▸ Dataset excerpts:
----------
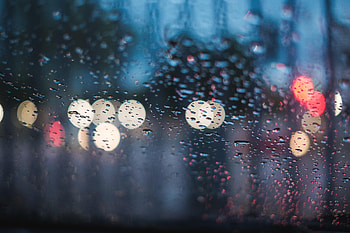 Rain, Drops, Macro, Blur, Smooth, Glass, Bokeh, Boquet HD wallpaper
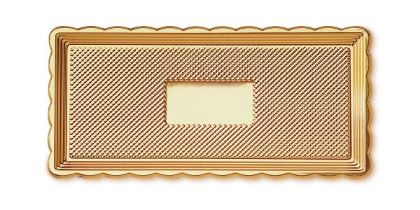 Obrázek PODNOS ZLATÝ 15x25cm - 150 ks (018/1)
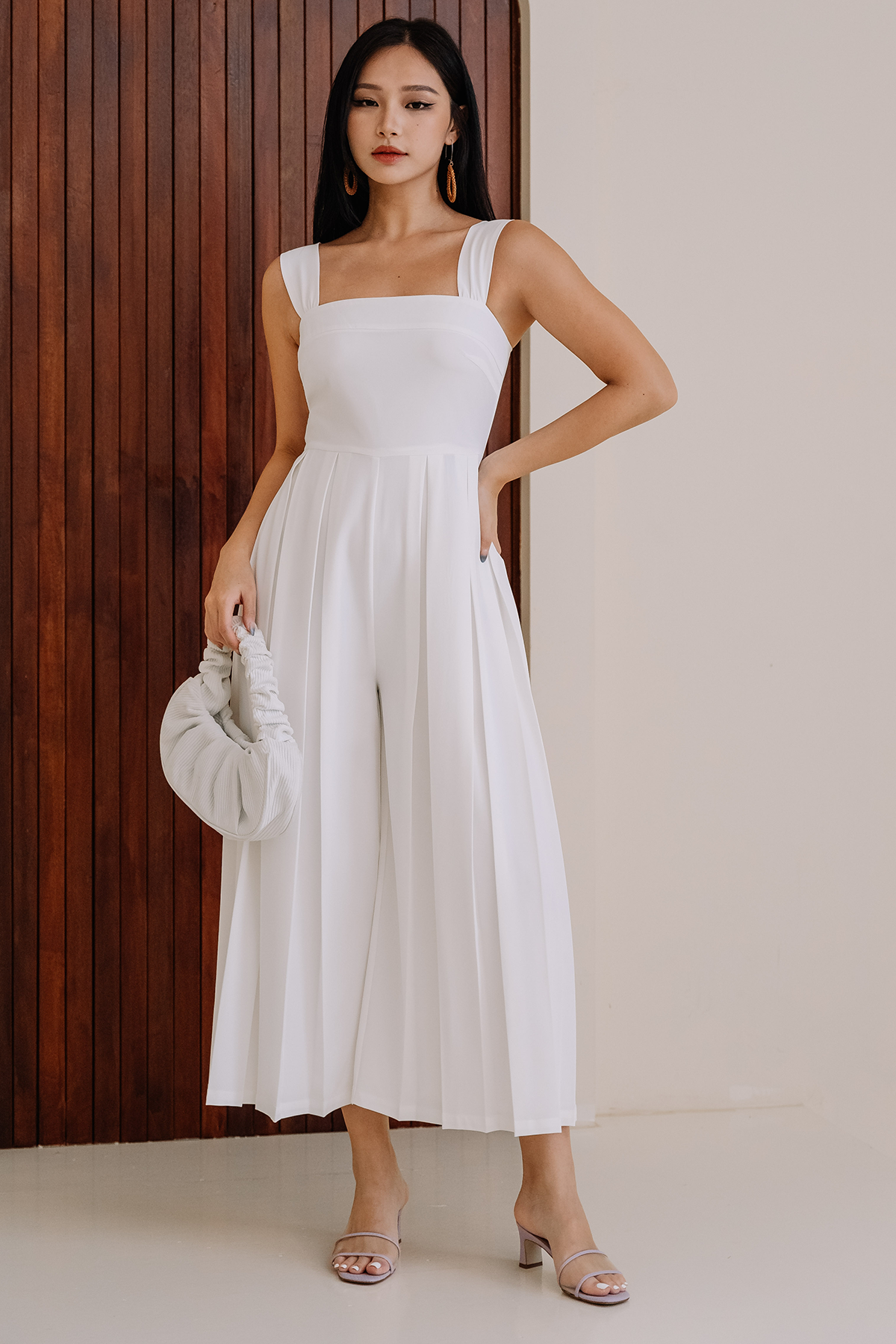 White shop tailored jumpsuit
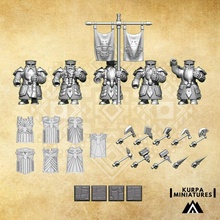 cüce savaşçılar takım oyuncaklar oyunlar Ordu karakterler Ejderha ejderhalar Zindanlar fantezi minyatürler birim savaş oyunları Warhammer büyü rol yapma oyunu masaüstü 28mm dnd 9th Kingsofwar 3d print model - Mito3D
----------
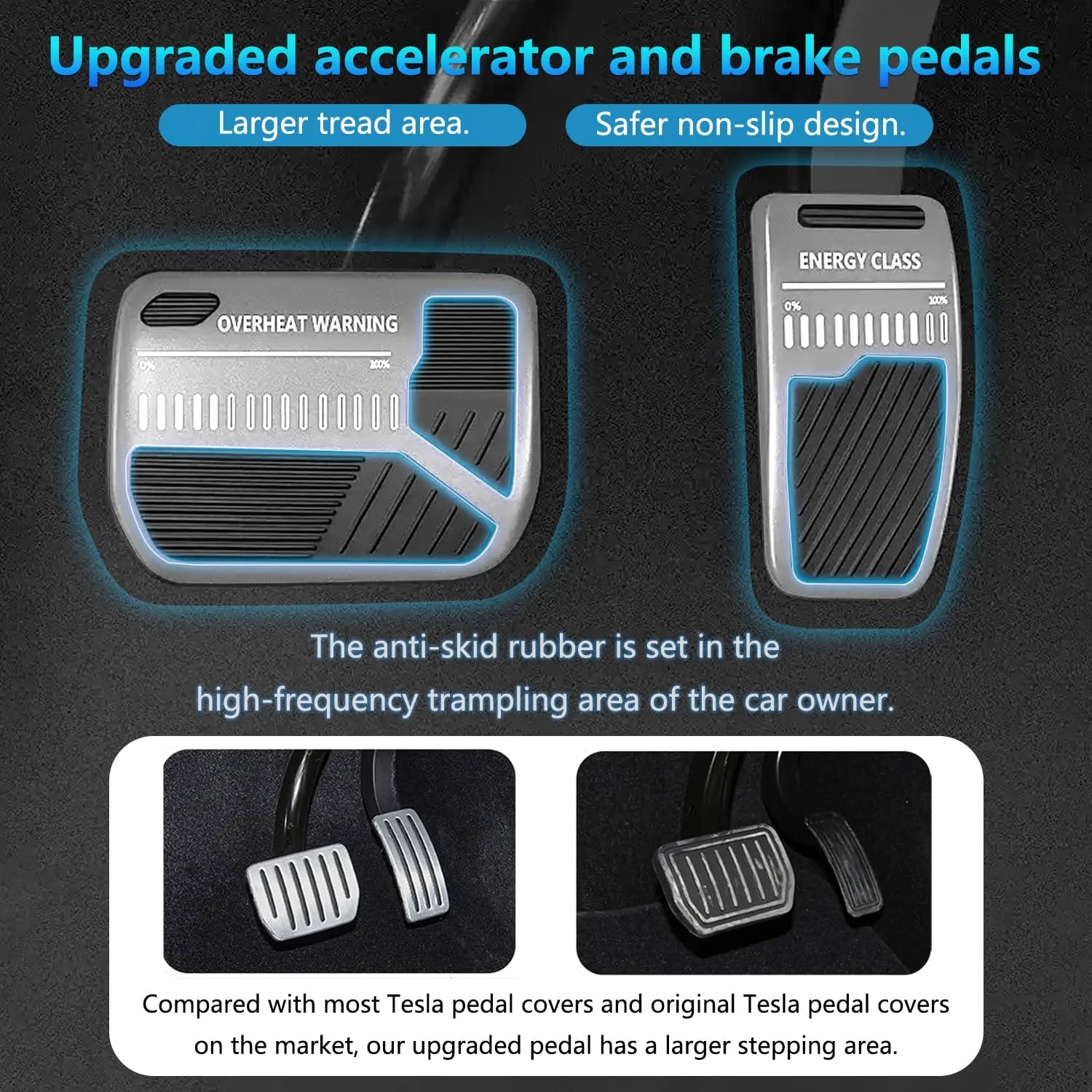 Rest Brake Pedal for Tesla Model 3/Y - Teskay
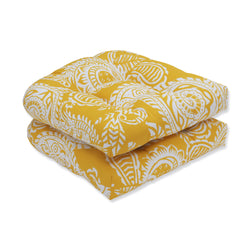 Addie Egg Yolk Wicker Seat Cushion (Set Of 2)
----------
▸ Required action:
Convert the records starting at the line that contains "Rain, Drops, Macro, Blur, Smooth, Glass, Bokeh, Boquet" and ending at the line that contains "cüce savaşçılar takım" into a Markdown table with two columns, Row and Caption, numbering each line and leaving out any blank lines. Give only the text of each line and leave the pictures out.

▸ Worked solution:
| Row | Caption |
|---|---|
| 1 |  Rain, Drops, Macro, Blur, Smooth, Glass, Bokeh, Boquet HD wallpaper |
| 2 |  Obrázek PODNOS ZLATÝ 15x25cm - 150 ks (018/1) |
| 3 |  White shop tailored jumpsuit |
| 4 |  cüce savaşçılar takım oyuncaklar oyunlar Ordu karakterler Ejderha ejderhalar Zindanlar fantezi minyatürler birim savaş oyunları Warhammer büyü rol yapma oyunu masaüstü 28mm dnd 9th Kingsofwar 3d print model - Mito3D |